## BEGIN Dataset records

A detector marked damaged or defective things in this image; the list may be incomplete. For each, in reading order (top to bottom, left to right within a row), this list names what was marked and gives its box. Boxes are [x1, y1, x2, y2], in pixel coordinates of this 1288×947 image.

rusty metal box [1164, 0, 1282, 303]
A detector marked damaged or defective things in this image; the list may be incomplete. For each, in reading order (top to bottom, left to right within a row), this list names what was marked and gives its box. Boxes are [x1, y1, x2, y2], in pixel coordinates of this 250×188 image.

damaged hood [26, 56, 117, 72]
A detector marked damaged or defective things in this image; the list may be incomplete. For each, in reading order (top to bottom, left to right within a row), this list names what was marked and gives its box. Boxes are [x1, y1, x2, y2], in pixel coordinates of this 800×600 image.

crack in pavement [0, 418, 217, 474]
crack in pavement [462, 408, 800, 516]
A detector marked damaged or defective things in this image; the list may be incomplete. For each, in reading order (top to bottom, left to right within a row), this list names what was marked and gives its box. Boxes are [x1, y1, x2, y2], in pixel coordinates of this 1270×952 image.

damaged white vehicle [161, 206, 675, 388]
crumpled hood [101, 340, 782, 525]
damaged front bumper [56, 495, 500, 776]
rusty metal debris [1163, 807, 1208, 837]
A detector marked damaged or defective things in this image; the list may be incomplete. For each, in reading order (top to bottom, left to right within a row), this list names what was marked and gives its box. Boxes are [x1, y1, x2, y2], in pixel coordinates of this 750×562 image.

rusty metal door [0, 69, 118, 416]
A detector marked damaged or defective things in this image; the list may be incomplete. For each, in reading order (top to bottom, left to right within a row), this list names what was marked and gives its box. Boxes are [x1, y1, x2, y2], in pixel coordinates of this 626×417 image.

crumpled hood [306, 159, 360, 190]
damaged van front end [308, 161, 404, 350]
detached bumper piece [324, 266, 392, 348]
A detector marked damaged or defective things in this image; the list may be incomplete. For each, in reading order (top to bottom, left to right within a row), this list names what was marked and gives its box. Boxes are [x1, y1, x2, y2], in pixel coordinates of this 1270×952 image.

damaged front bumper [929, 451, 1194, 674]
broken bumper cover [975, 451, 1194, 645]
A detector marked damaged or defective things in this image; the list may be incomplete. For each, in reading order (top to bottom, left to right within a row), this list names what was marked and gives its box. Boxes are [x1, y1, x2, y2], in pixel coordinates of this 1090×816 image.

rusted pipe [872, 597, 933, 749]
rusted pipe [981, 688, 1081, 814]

## END Dataset records

=== Work required ===
Reproduce every entry above word for word, with each line unchanged.

=== Reply to the exercise ===
A detector marked damaged or defective things in this image; the list may be incomplete. For each, in reading order (top to bottom, left to right within a row), this list names what was marked and gives its box. Boxes are [x1, y1, x2, y2], in pixel coordinates of this 1288×947 image.

rusty metal box [1164, 0, 1282, 303]
A detector marked damaged or defective things in this image; the list may be incomplete. For each, in reading order (top to bottom, left to right within a row), this list names what was marked and gives its box. Boxes are [x1, y1, x2, y2], in pixel coordinates of this 250×188 image.

damaged hood [26, 56, 117, 72]
A detector marked damaged or defective things in this image; the list may be incomplete. For each, in reading order (top to bottom, left to right within a row), this list names what was marked and gives its box. Boxes are [x1, y1, x2, y2], in pixel coordinates of this 800×600 image.

crack in pavement [0, 418, 217, 474]
crack in pavement [462, 408, 800, 516]
A detector marked damaged or defective things in this image; the list may be incomplete. For each, in reading order (top to bottom, left to right within a row), this list names what was marked and gives its box. Boxes are [x1, y1, x2, y2], in pixel coordinates of this 1270×952 image.

damaged white vehicle [161, 206, 675, 388]
crumpled hood [101, 340, 782, 525]
damaged front bumper [56, 495, 500, 776]
rusty metal debris [1163, 807, 1208, 837]
A detector marked damaged or defective things in this image; the list may be incomplete. For each, in reading order (top to bottom, left to right within a row), this list names what was marked and gives its box. Boxes are [x1, y1, x2, y2], in pixel coordinates of this 750×562 image.

rusty metal door [0, 69, 118, 416]
A detector marked damaged or defective things in this image; the list may be incomplete. For each, in reading order (top to bottom, left to right within a row), this list names what was marked and gives its box. Boxes are [x1, y1, x2, y2], in pixel coordinates of this 626×417 image.

crumpled hood [306, 159, 360, 190]
damaged van front end [308, 161, 404, 350]
detached bumper piece [324, 266, 392, 348]
A detector marked damaged or defective things in this image; the list may be incomplete. For each, in reading order (top to bottom, left to right within a row), this list names what was marked and gives its box. Boxes are [x1, y1, x2, y2], in pixel coordinates of this 1270×952 image.

damaged front bumper [929, 451, 1194, 674]
broken bumper cover [975, 451, 1194, 645]
A detector marked damaged or defective things in this image; the list may be incomplete. For each, in reading order (top to bottom, left to right within a row), this list names what was marked and gives its box. Boxes are [x1, y1, x2, y2], in pixel coordinates of this 1090×816 image.

rusted pipe [872, 597, 933, 749]
rusted pipe [981, 688, 1081, 814]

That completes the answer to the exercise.